→ Work instructions
Every entry is to be restated exactly; pictures are not part of the copy.

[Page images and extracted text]
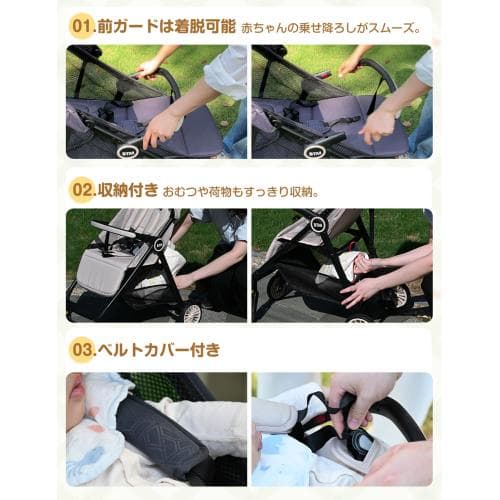 01.前ガードは着脱可能 赤ちゃんの乗せ降ろしがスムーズ。

02.収納付き おむつや荷物もすっきり収納。

03.ベルトカバー付き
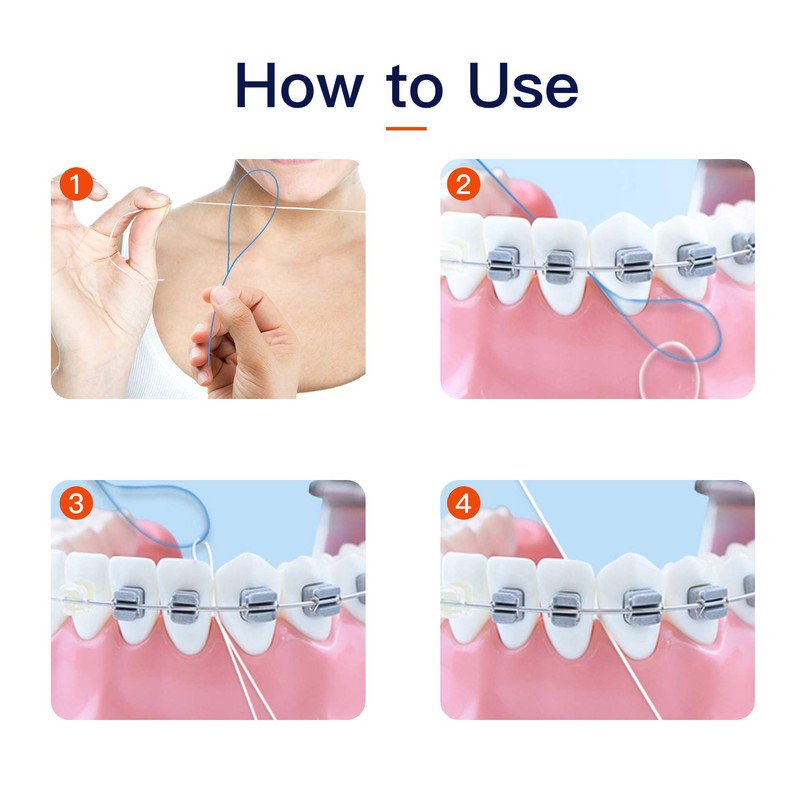 How to Use

1

2

3

4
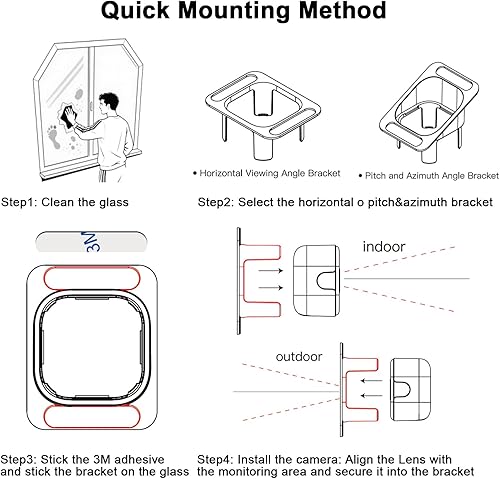 Quick Mounting Method

• Horizontal Viewing Angle Bracket

• Pitch and Azimuth Angle Bracket

Step1: Clean the glass

Step2: Select the horizontal o pitch&azimuth bracket

3M

indoor

outdoor

Step3: Stick the 3M adhesive and stick the bracket on the glass

Step4: Install the camera: Align the Lens with the monitoring area and secure it into the bracket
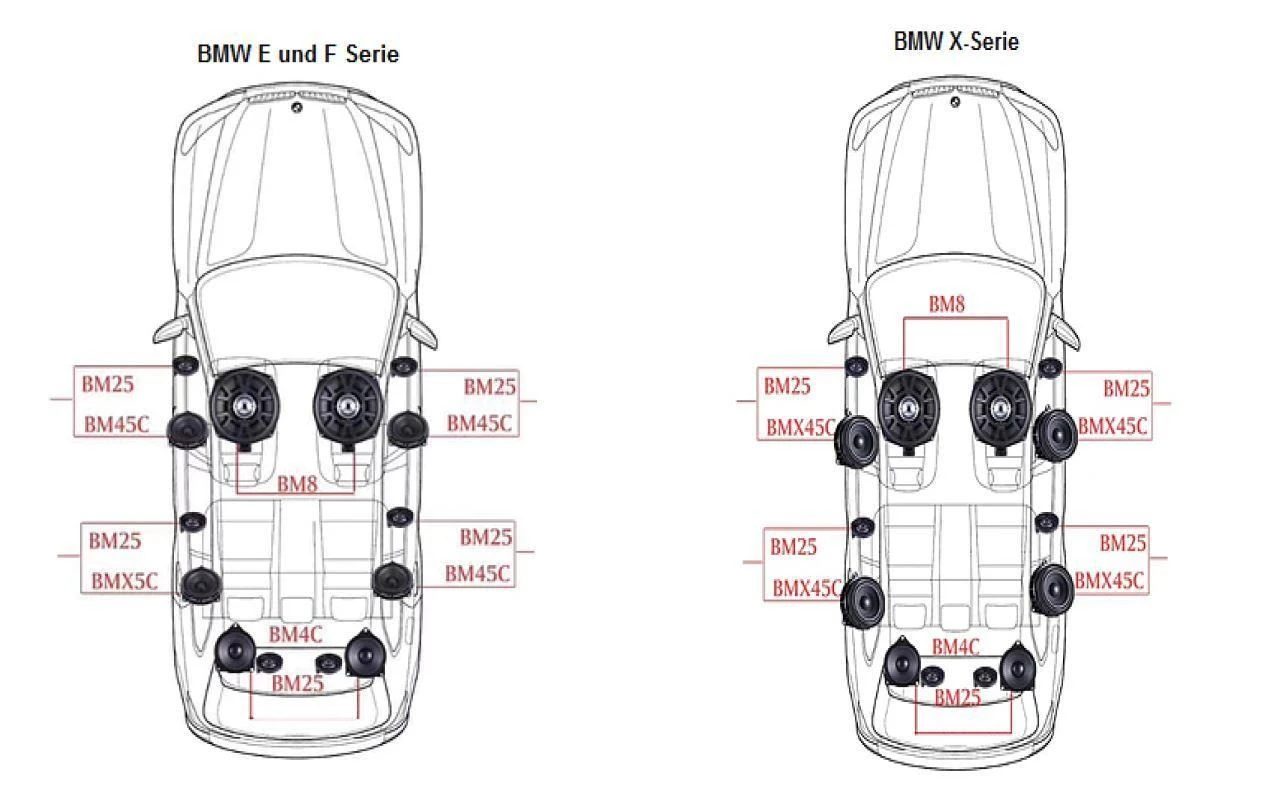 BMW E und F Serie

BM25
BM45C
BM25
BM45C
BM8
BM25
BMX5C
BM25
BM45C
BM4C
BM25

BMW X-Serie

BM8
BM25
BMX45C
BM25
BMX45C
BM25
BMX45C
BM25
BMX45C
BM4C
BM25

→ Written solution
 01.前ガードは着脱可能 赤ちゃんの乗せ降ろしがスムーズ。

02.収納付き おむつや荷物もすっきり収納。

03.ベルトカバー付き
 How to Use

1

2

3

4
 Quick Mounting Method

• Horizontal Viewing Angle Bracket

• Pitch and Azimuth Angle Bracket

Step1: Clean the glass

Step2: Select the horizontal o pitch&azimuth bracket

3M

indoor

outdoor

Step3: Stick the 3M adhesive and stick the bracket on the glass

Step4: Install the camera: Align the Lens with the monitoring area and secure it into the bracket
 BMW E und F Serie

BM25
BM45C
BM25
BM45C
BM8
BM25
BMX5C
BM25
BM45C
BM4C
BM25

BMW X-Serie

BM8
BM25
BMX45C
BM25
BMX45C
BM25
BMX45C
BM25
BMX45C
BM4C
BM25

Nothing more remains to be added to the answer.